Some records
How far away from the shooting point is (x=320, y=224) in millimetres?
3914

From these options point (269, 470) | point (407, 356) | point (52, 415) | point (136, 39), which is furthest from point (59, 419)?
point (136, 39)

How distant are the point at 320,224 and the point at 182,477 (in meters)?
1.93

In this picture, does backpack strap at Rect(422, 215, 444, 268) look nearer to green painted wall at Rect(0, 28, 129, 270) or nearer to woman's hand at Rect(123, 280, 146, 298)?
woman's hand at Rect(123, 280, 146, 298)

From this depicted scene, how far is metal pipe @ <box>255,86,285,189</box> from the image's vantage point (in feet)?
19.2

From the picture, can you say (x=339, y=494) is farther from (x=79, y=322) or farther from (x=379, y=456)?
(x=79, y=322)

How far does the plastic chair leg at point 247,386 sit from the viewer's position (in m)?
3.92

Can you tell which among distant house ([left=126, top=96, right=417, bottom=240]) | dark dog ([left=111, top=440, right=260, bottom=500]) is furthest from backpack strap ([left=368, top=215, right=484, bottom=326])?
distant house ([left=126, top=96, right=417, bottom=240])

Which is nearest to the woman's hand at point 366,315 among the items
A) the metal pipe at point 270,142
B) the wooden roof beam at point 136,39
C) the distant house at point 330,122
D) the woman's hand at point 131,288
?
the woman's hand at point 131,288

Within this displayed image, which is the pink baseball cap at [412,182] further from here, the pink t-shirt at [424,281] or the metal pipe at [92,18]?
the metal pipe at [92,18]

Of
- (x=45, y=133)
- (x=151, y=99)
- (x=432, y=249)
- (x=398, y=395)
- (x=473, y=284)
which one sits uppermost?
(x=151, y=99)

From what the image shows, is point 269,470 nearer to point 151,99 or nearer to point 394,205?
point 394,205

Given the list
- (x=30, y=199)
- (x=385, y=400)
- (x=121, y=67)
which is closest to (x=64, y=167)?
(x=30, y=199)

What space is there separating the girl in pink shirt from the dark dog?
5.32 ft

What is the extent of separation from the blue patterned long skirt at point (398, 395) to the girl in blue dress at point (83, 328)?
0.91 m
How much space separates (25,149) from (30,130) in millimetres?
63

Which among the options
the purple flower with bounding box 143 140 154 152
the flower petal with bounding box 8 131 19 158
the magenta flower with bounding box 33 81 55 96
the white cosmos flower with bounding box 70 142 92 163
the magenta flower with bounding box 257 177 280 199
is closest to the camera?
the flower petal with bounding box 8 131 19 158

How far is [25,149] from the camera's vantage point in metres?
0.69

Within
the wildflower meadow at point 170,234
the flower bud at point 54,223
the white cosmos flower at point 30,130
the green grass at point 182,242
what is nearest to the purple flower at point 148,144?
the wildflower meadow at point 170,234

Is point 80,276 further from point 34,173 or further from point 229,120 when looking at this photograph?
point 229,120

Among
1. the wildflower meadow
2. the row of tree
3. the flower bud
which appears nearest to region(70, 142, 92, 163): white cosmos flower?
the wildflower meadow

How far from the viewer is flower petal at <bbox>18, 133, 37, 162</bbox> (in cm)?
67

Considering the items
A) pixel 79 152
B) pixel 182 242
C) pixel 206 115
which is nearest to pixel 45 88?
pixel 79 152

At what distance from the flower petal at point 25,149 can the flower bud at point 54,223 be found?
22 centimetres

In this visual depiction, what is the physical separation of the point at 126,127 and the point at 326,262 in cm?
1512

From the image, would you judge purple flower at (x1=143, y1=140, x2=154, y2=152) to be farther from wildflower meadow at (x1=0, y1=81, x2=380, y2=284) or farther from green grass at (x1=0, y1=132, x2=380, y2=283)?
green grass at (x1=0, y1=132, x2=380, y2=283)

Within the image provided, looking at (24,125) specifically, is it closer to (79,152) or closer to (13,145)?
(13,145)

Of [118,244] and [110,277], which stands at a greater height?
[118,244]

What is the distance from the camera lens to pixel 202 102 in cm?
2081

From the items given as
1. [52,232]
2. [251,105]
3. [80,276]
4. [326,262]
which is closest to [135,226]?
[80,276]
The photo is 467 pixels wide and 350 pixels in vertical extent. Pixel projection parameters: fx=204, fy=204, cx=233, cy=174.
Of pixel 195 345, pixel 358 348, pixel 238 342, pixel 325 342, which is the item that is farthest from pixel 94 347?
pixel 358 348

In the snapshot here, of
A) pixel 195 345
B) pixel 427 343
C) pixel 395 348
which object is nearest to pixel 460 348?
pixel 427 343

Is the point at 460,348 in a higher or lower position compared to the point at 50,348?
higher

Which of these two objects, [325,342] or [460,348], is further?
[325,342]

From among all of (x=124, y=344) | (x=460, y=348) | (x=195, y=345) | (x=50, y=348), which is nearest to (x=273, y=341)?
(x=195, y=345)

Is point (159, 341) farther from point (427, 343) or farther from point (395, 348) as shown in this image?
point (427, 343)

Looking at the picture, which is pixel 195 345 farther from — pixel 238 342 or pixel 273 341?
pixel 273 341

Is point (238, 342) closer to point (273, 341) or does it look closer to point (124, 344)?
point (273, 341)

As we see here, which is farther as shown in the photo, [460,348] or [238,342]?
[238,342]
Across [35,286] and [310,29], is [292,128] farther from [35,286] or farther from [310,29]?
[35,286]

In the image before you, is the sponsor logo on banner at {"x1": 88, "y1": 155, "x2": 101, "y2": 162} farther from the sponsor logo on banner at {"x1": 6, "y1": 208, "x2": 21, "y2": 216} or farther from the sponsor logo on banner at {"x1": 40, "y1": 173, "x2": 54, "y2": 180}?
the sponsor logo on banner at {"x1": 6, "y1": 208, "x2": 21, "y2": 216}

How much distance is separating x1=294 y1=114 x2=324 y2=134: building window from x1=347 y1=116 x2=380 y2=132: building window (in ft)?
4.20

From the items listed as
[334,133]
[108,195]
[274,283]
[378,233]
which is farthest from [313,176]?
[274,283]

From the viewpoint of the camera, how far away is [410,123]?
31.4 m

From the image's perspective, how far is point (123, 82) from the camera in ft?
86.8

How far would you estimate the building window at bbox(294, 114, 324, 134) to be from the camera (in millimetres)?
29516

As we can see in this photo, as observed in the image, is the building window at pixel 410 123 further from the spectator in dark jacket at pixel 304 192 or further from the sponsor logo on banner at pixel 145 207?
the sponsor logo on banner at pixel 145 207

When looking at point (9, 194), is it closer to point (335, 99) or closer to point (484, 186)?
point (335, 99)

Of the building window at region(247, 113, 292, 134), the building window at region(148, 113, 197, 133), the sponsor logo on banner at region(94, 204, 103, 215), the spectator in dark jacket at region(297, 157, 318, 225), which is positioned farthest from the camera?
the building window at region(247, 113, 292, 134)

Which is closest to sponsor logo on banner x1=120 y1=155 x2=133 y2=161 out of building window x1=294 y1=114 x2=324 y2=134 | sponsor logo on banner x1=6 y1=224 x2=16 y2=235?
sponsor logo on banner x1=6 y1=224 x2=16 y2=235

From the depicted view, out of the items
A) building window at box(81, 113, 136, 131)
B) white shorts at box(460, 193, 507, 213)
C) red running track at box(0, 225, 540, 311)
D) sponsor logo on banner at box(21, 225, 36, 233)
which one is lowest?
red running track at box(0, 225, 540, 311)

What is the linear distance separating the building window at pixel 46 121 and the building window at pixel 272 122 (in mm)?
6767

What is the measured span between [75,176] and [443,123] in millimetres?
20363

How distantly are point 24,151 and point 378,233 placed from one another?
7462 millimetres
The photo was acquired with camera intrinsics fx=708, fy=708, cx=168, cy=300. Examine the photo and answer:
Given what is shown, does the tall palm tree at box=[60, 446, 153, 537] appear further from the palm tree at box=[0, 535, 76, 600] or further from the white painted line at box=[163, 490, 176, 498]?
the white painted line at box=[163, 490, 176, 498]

EXERCISE PROMPT
Pull out each line of the records above that contains the word "house" and copy those lines without changing them.

EXPECTED OUTPUT
Can you tell which among distant house ([left=126, top=96, right=417, bottom=240]) | dark dog ([left=111, top=440, right=260, bottom=500]) is furthest from backpack strap ([left=368, top=215, right=484, bottom=326])?
distant house ([left=126, top=96, right=417, bottom=240])
C) the distant house at point 330,122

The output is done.